*KUTIPAN TEKS*:
Ciri-ciri dari teologi pembebasan feminis muncul dari pengakuan akan penderitaan suatu kelompok khusus yang tertindas, yaitu kaum perempuan. Menyadari bahwa kaum perempuan selalu dipandang dan diperlakukan warga kelas dua dalam masyarakat dan gereja, dinilai bertentangan dengan martabat mereka yang penuh sebagai manusia, dan akhirnya mereka bangkit dan berteriak. Visi yang membimbing teologi feminis ialah visi suatu masyarakat manusia yang baru berdasarkan pada nilai-nilai saling dan timbal balik. Dan dalam teologi ini yang menjadi pedoman yaitu langit baru dan bumi baru; tidak ada kelompok yang mendominasi dan didominasi, tetapi setiap orang dengan haknya sendiri-sendiri ikut berpartisipasi menurut bakatnya, saling memberi dan saling menerima.
Situasi terpenting yang dilakukan oleh para teolog feminis ialah bahwa seksisme (mengolong-golongkan orang, menentukan peranan-peranan tertentu dan mengingkari hak-hak tertentu atas dasar ciri-ciri fisik) itu sudah merasuk. Seksisme juga memandang kaum perempuan pada hakikatnya lebih rendah harga dirinya sebagai manusia dari pada kaum laki-laki dan berusaha dengan sekuat tenaga untuk membatasi kaum perempuan dalam tempat mereka sendiri. Ada dua cara seksisme yaitu menampilakan diri dalam struktur-struktur yang dibentuk sedemikan rupa sehingga kekuasaan selalu ada dalam tangan kaum laki-laki yang mendominasi yang disebut patriarki. Dan cara yang kedua, seksisme menampilkan diri dalam pola-pola berpikir yang mengangkat kemanusiaan laki-laki dan menjadikannya sebagai norma untuk semua orang.[3]
Relevansi bagi upaya berkristologi di Indonesia dalam konteks Kalimantan
Dalam kehidupan masyarakat di Kalimantan kebudayaan patriarkhal masih berlaku, hanya saja tidak sekental pada masa-masa sebelumnya. Kaum patriarkhal dan kaum feminis secara khusus di Kalimantan sudah mulai seimbang, contohnya dalam bekerja di instansi pemerintah di Kalimantan sudah banyak perempuan yang berkedudukan. Secara sempit juga didalam struktur organisasi Gereja terkhusus Gereja Kalimantan Evangelis pada masa kini ada banyak perempuan yang dicetus sebagai pemimpin atau pendeta.

*KETENTUAN TUGAS*:
Dalam kutipan tentang teologi feminis, keterangan di dalam tanda kurung menjelaskan arti seksisme. Sebutkan semua tindakan yang dicakup oleh keterangan itu.

*DAFTAR DATA*:
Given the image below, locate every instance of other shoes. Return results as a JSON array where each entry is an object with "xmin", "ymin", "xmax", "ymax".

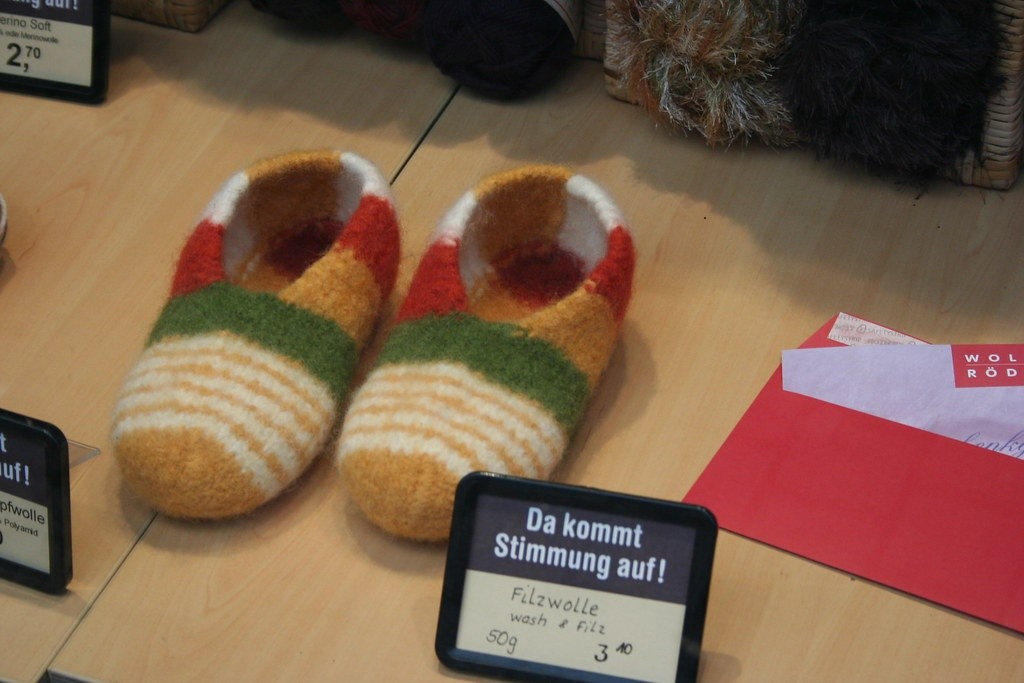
[
  {"xmin": 110, "ymin": 151, "xmax": 402, "ymax": 522},
  {"xmin": 338, "ymin": 166, "xmax": 638, "ymax": 543}
]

*JAWABAN LATIHAN*:
- mengolong-golongkan orang
- menentukan peranan-peranan tertentu
- mengingkari hak-hak tertentu atas dasar ciri-ciri fisik